Aim of the task: Locate the line containing "How far is the leafy", then please write out that line and all the lines below it in the entries exactly.
[BEGIN Data in this exercise]
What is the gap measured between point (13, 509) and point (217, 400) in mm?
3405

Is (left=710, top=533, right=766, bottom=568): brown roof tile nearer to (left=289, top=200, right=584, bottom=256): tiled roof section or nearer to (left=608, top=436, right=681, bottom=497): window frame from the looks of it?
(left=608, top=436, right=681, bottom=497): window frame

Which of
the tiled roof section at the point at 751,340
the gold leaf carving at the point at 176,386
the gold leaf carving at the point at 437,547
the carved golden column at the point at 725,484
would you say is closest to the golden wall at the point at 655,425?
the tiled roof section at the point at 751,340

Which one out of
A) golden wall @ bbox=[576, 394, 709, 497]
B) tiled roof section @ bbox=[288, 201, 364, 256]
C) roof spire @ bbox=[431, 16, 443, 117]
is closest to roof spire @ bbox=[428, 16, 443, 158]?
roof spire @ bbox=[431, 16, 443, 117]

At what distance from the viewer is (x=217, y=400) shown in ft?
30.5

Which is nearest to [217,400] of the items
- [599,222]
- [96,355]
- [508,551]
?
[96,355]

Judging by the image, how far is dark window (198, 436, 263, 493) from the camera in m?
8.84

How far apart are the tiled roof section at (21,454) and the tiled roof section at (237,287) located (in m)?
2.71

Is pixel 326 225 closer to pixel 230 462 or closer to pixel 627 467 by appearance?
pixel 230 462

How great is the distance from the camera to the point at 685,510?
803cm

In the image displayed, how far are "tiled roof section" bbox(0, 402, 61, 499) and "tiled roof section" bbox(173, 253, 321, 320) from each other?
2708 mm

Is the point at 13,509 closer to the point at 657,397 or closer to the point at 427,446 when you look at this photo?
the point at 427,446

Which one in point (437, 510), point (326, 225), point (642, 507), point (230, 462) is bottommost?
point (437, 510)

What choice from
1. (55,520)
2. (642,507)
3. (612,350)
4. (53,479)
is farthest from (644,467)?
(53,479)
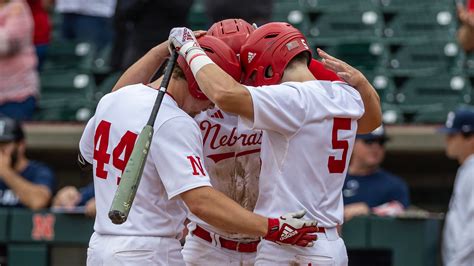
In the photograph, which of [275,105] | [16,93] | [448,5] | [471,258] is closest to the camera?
[275,105]

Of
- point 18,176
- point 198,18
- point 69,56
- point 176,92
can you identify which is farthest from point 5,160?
point 176,92

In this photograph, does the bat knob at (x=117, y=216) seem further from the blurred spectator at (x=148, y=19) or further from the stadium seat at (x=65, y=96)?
the stadium seat at (x=65, y=96)

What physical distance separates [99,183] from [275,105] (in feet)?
2.71

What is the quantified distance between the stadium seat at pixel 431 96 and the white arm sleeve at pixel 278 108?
4.96 metres

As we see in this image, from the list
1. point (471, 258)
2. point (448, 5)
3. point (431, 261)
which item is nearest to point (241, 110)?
point (471, 258)

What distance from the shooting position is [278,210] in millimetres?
4848

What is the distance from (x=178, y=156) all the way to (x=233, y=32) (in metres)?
0.81

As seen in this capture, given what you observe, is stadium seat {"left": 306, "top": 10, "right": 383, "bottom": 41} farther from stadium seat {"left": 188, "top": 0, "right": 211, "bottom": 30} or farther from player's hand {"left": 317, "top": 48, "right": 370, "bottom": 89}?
player's hand {"left": 317, "top": 48, "right": 370, "bottom": 89}

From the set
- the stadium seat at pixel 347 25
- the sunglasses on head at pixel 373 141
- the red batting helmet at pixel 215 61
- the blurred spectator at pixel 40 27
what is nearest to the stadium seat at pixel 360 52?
the stadium seat at pixel 347 25

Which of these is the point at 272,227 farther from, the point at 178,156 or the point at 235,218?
the point at 178,156

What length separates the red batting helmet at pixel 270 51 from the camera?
4.84 metres

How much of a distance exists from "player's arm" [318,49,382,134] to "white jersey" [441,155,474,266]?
1480 mm

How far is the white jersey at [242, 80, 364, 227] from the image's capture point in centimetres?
471

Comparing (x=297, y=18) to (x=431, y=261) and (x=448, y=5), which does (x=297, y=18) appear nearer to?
(x=448, y=5)
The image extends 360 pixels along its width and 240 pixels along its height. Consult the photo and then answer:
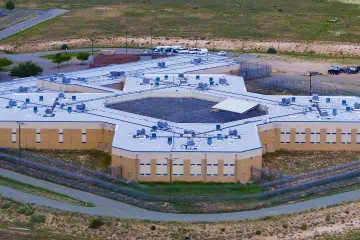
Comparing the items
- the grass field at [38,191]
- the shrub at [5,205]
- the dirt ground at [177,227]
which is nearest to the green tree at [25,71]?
the grass field at [38,191]

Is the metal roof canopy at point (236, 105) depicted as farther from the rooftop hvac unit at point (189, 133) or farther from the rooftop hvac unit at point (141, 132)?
the rooftop hvac unit at point (141, 132)

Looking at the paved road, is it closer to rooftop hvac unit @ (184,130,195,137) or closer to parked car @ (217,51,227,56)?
parked car @ (217,51,227,56)

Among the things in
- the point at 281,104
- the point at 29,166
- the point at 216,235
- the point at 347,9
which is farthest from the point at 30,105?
the point at 347,9

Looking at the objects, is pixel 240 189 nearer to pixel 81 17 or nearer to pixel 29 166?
pixel 29 166

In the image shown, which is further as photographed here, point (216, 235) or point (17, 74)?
point (17, 74)

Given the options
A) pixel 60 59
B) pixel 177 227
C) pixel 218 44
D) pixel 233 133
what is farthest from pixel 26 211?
pixel 218 44

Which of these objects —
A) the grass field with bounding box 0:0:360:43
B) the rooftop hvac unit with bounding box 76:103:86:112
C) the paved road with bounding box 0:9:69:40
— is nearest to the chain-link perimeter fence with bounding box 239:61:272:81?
the grass field with bounding box 0:0:360:43
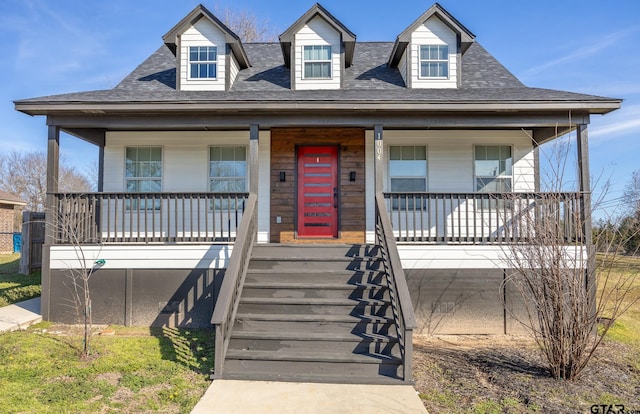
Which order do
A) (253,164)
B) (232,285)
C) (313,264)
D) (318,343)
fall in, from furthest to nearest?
(253,164) → (313,264) → (232,285) → (318,343)

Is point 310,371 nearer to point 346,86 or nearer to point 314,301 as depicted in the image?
point 314,301

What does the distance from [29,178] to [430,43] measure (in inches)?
1608

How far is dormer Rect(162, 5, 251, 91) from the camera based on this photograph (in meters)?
8.07

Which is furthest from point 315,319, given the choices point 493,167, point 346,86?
point 493,167

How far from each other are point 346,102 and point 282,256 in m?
2.78

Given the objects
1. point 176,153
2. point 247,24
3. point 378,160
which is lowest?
point 378,160

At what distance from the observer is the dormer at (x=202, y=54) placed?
8070 mm

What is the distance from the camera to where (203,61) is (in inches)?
321

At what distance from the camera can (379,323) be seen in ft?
15.4

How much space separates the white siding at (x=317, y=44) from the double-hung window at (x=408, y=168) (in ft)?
6.48

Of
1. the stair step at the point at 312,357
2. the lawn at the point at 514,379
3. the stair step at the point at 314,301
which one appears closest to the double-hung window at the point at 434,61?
the lawn at the point at 514,379

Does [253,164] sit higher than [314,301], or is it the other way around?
[253,164]

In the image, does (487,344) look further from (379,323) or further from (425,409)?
(425,409)

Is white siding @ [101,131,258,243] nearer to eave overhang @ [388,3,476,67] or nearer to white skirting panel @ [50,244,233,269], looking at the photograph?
white skirting panel @ [50,244,233,269]
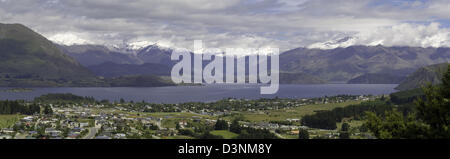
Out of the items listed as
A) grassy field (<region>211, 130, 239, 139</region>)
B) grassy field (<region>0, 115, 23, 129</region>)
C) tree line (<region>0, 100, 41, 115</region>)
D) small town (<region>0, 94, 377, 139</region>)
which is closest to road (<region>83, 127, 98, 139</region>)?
small town (<region>0, 94, 377, 139</region>)

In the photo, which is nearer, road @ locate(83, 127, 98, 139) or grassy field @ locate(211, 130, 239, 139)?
road @ locate(83, 127, 98, 139)

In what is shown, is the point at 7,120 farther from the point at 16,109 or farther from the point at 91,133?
the point at 91,133

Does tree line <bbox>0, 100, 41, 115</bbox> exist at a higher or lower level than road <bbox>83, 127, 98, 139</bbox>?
higher

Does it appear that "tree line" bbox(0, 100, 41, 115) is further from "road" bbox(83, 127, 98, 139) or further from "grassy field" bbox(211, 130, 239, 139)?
"grassy field" bbox(211, 130, 239, 139)

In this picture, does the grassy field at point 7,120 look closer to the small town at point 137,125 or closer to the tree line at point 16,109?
the small town at point 137,125

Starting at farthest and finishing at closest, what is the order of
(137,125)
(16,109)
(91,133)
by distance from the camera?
(16,109), (137,125), (91,133)

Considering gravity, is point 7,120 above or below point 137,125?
above

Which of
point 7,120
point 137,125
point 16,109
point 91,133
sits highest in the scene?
point 16,109

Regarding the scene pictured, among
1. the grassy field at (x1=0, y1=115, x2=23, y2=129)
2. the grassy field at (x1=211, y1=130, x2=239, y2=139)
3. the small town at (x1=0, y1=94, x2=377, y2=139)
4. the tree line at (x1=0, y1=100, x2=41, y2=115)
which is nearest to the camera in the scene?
the small town at (x1=0, y1=94, x2=377, y2=139)

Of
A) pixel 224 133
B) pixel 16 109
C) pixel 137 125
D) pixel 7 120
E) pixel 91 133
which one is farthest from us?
pixel 16 109

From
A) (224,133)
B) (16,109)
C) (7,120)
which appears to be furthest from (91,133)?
(16,109)

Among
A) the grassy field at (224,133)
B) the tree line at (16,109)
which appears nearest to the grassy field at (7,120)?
the tree line at (16,109)

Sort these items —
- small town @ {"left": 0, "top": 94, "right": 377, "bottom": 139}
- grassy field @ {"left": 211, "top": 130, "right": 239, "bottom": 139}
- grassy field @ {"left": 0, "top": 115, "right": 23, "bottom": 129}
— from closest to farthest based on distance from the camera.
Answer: small town @ {"left": 0, "top": 94, "right": 377, "bottom": 139}, grassy field @ {"left": 211, "top": 130, "right": 239, "bottom": 139}, grassy field @ {"left": 0, "top": 115, "right": 23, "bottom": 129}
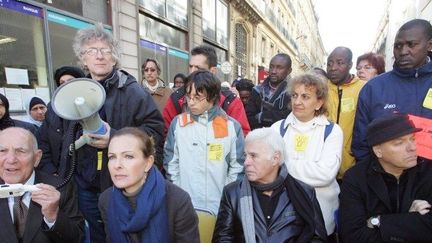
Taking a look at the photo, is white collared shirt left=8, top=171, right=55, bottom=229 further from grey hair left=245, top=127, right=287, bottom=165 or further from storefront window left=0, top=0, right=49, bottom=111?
Result: storefront window left=0, top=0, right=49, bottom=111

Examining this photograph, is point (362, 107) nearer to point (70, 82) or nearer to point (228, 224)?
point (228, 224)

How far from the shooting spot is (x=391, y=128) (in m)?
2.07

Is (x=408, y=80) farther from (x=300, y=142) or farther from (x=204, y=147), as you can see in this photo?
(x=204, y=147)

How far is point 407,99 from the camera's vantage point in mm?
2492

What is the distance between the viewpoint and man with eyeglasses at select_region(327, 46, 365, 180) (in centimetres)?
313

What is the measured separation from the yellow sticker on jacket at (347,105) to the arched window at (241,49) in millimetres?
15877

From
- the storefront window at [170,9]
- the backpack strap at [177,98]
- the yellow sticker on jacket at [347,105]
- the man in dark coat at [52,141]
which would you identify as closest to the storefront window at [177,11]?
the storefront window at [170,9]

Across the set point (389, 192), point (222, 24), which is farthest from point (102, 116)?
point (222, 24)

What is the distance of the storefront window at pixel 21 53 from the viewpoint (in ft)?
16.6

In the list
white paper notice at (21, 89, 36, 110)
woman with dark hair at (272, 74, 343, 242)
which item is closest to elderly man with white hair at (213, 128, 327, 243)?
woman with dark hair at (272, 74, 343, 242)

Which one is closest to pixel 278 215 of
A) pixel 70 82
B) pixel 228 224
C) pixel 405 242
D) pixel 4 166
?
pixel 228 224

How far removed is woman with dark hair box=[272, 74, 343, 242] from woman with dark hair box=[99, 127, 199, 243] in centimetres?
97

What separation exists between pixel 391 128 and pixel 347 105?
1.20 m

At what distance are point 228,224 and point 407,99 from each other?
5.49 ft
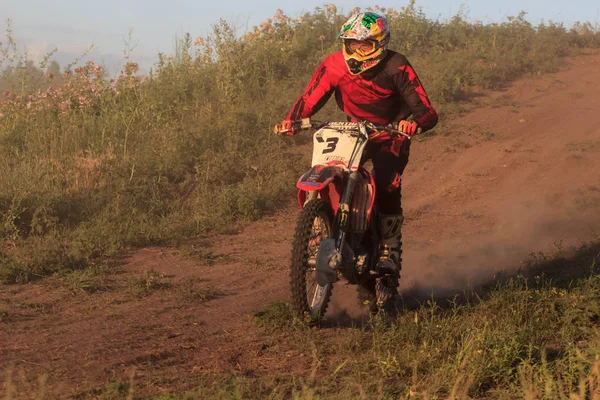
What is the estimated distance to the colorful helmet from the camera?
5398mm

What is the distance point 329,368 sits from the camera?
4.36 m

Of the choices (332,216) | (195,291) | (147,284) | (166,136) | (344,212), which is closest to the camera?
(344,212)

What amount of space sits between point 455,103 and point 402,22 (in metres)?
2.87

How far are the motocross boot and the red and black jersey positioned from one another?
755mm

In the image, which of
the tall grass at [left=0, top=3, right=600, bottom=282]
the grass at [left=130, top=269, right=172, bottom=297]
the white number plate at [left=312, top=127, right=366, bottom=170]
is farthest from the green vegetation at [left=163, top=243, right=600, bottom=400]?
the tall grass at [left=0, top=3, right=600, bottom=282]

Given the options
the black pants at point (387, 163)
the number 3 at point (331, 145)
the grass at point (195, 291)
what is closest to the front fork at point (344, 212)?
the number 3 at point (331, 145)

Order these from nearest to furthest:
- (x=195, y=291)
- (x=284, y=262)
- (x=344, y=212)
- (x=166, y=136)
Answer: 1. (x=344, y=212)
2. (x=195, y=291)
3. (x=284, y=262)
4. (x=166, y=136)

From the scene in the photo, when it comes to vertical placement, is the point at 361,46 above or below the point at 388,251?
above

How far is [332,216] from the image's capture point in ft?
17.3

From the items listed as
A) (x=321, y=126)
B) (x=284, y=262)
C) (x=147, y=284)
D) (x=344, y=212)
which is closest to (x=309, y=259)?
(x=344, y=212)

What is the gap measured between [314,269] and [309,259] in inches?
3.2

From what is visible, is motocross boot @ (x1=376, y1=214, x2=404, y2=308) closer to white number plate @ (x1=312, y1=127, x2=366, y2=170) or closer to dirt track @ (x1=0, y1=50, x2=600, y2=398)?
dirt track @ (x1=0, y1=50, x2=600, y2=398)

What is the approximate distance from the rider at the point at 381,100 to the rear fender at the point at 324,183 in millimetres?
399

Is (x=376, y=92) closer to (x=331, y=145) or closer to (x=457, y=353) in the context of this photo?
(x=331, y=145)
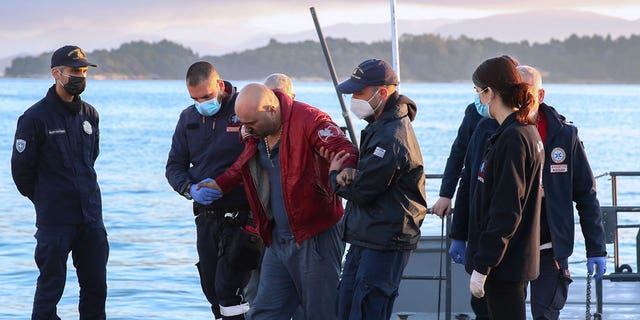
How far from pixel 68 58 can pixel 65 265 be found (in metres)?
1.22

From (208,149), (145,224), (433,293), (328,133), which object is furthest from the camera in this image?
(145,224)

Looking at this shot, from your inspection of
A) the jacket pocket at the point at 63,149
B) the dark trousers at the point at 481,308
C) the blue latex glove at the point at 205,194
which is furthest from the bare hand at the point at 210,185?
the dark trousers at the point at 481,308

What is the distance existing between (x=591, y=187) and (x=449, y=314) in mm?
1533

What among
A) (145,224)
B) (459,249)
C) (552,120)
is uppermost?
(552,120)

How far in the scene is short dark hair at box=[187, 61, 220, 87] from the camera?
594 centimetres

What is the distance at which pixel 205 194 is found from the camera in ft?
19.1

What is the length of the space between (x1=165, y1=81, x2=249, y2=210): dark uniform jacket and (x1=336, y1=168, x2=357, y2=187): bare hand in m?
1.25

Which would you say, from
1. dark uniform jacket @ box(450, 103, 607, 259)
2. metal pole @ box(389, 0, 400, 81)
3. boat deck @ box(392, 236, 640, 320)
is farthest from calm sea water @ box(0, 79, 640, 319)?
dark uniform jacket @ box(450, 103, 607, 259)

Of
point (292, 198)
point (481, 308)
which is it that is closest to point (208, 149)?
point (292, 198)

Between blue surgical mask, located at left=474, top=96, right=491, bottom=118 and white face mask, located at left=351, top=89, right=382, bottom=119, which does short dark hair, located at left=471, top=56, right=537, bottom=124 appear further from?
blue surgical mask, located at left=474, top=96, right=491, bottom=118

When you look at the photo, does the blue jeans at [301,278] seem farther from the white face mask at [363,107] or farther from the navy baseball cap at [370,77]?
the navy baseball cap at [370,77]

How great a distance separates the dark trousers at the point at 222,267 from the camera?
6.00 metres

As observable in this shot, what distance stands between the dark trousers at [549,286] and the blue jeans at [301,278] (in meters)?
0.97

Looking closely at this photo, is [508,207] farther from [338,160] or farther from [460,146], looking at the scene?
[460,146]
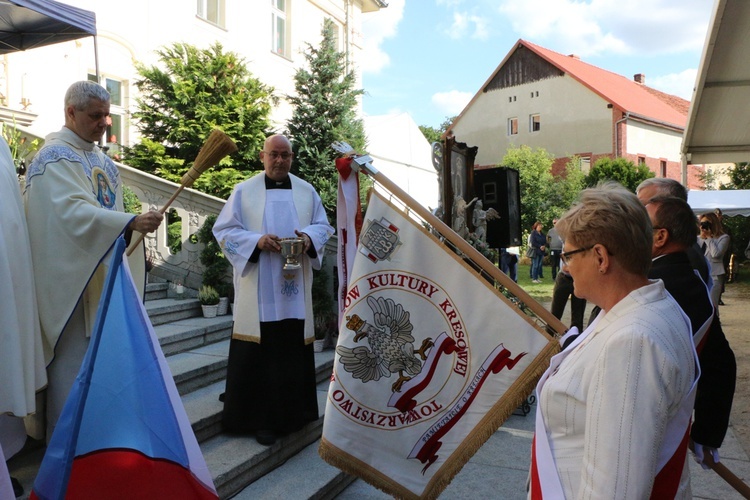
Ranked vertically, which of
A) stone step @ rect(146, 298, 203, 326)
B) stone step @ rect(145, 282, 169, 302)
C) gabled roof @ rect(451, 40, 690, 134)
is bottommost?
stone step @ rect(146, 298, 203, 326)

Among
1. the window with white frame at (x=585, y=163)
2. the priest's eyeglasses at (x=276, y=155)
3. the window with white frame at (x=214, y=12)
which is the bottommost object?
the priest's eyeglasses at (x=276, y=155)

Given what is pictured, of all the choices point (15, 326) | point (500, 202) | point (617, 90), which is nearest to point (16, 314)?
point (15, 326)

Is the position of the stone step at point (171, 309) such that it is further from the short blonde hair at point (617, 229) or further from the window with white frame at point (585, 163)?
the window with white frame at point (585, 163)

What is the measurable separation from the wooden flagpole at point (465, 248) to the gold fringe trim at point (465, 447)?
0.13m

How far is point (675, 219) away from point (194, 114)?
30.2ft

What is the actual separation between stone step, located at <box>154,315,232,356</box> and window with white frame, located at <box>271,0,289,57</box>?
1185 cm

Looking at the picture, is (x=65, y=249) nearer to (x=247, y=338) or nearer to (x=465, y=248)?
(x=247, y=338)

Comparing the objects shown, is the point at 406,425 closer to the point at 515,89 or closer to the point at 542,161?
the point at 542,161

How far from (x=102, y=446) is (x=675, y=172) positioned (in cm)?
3859

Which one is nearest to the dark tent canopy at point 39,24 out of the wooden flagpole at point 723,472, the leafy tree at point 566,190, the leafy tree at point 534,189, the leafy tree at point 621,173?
the wooden flagpole at point 723,472

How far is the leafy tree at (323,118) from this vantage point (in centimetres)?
1159

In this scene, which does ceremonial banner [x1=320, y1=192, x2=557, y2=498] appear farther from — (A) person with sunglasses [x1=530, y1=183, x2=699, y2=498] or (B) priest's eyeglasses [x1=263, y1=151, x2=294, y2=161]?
(B) priest's eyeglasses [x1=263, y1=151, x2=294, y2=161]

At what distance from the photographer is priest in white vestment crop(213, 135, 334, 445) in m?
4.13

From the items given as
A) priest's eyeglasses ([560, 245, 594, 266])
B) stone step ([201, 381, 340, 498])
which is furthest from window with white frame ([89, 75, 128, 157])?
priest's eyeglasses ([560, 245, 594, 266])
[END Data in this exercise]
Response:
How far is the leafy tree at (323,118) from this vantage point (in centimetres)?
1159

In this scene, which does ceremonial banner [x1=320, y1=192, x2=557, y2=498] appear farther from — (A) person with sunglasses [x1=530, y1=183, x2=699, y2=498] or (B) priest's eyeglasses [x1=263, y1=151, x2=294, y2=161]?
(B) priest's eyeglasses [x1=263, y1=151, x2=294, y2=161]

At what distance from the photographer is priest in white vestment crop(213, 135, 334, 445) in m?
4.13

From the items given as
A) priest's eyeglasses ([560, 245, 594, 266])
B) stone step ([201, 381, 340, 498])
which is furthest from window with white frame ([89, 75, 128, 157])?
priest's eyeglasses ([560, 245, 594, 266])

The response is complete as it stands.